The second indication of the east concerns the four streams that emerged from Eden. Even though all four are mentioned by name, only with one river a direction is mentioned, namely that it went “toward the east of Assyria” (Genesis 2:14).
Finally we read in the creation record that Adam, after his fall, was expelled from the garden. Subsequently the Lord placed “east of the garden of Eden Cherubims, and a flaming sword which turned every way, to keep the way of the tree of life” (Genesis 3:24). Apparently the garden only had one entrance, on the east side. The Lord also used the same classification in the tabernacle of Moses and the temples of Solomon and Herod.

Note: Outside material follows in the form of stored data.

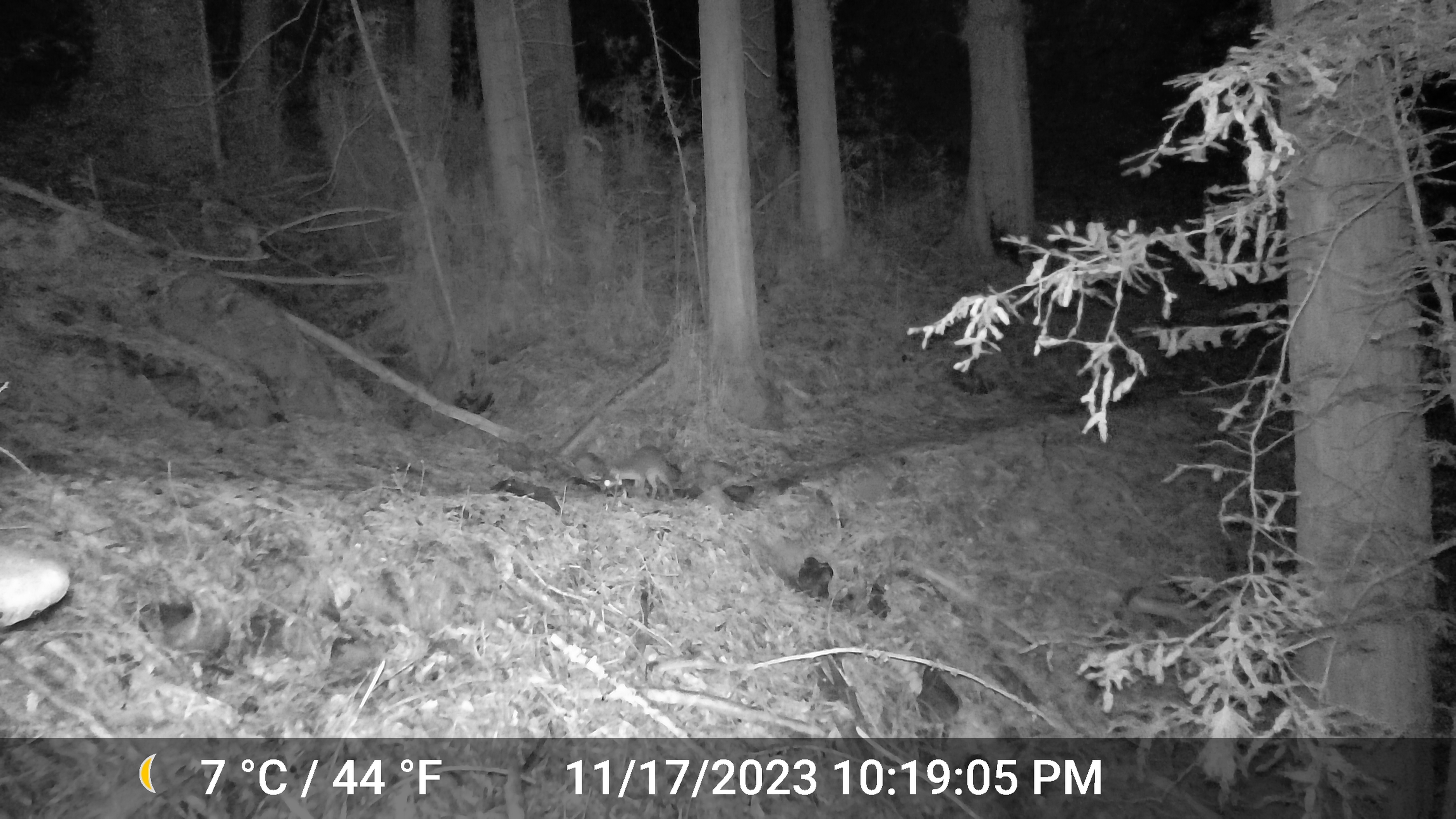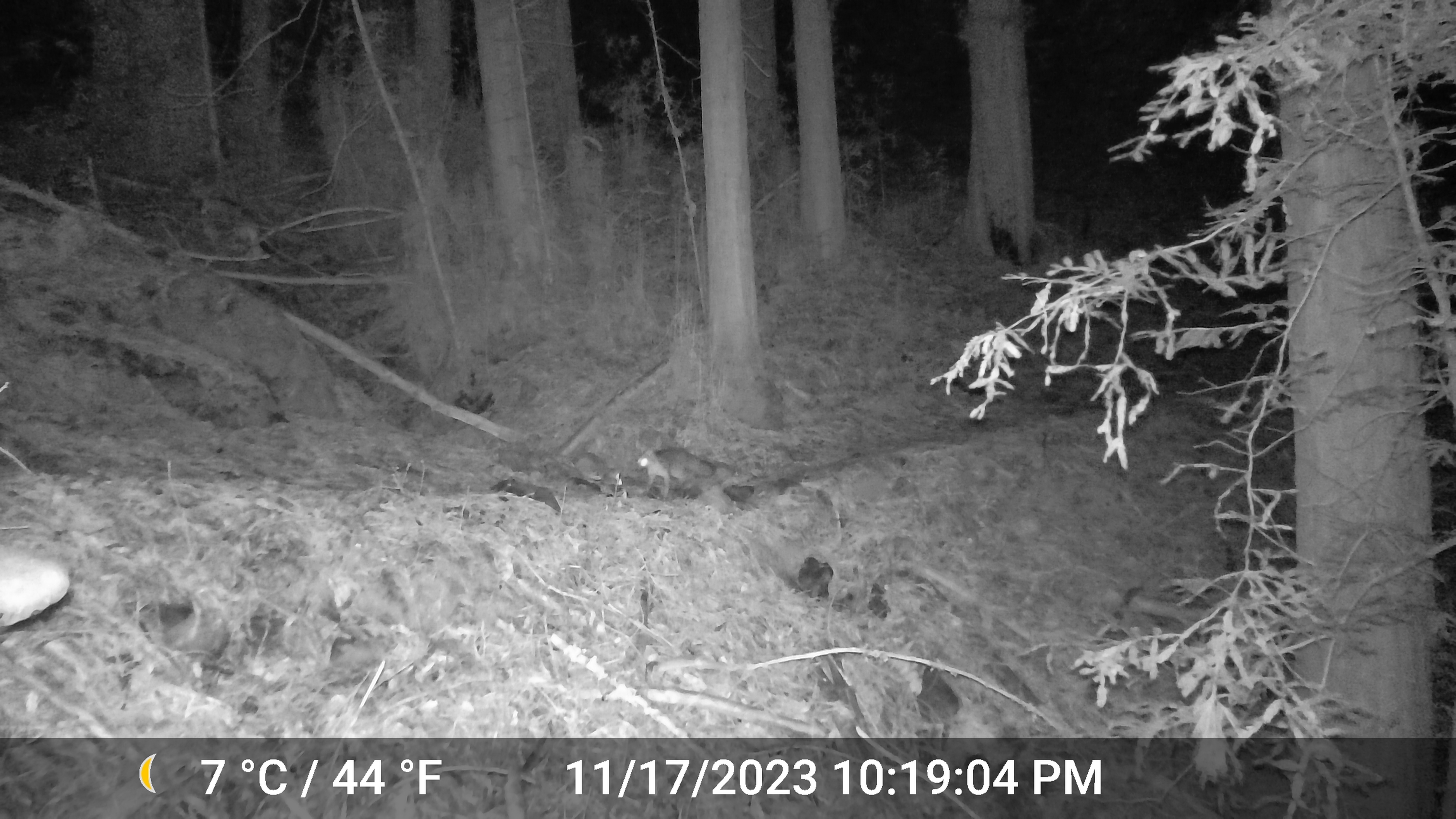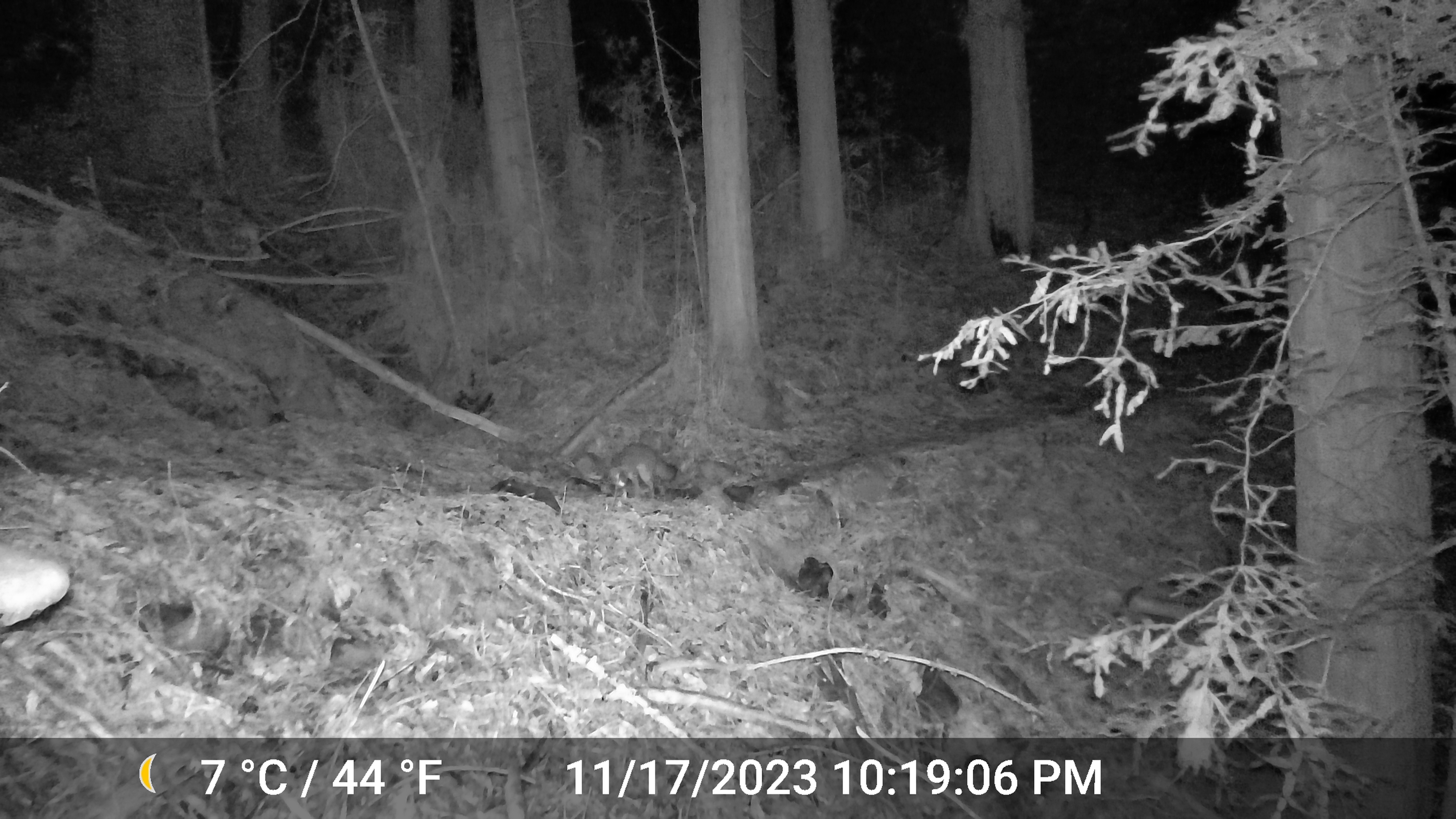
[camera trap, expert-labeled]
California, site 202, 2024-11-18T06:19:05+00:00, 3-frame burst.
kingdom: Animalia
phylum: Chordata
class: Mammalia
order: Carnivora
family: Canidae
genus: Urocyon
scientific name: Urocyon cinereoargenteus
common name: gray fox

Symbol of the coming of the Lord
Another obvious reason for this kind of positioning lies in the fact that Christ’s second coming will be from the east (Matthew 24:27; Ezechiel 43:2). To subsequently set up the doorway of the house of the Lord on the eastside is self-evident. But at His first advent the east also played a role. The wise men asked: “Where is he that is born King of the Jews? for we have seen his star in the east, and are come to worship him” (Matthew 2:2).
Symbol of a compass
All these Scriptural references to the fixed positioning of the temple also serve another specific purpose. In the words of Dr. Hugh W. Nibley of the Brigham Young University: “The temple is a point of reference, a place where you take your bearings on the universe” (Temple and Cosmos: Beyond This Ignorant Present [Salt Lake City: Deseret Book, 1992], p. 141). By taking the temple as a starting point church members are able to define their eternal course and keep their celestial destination in mind.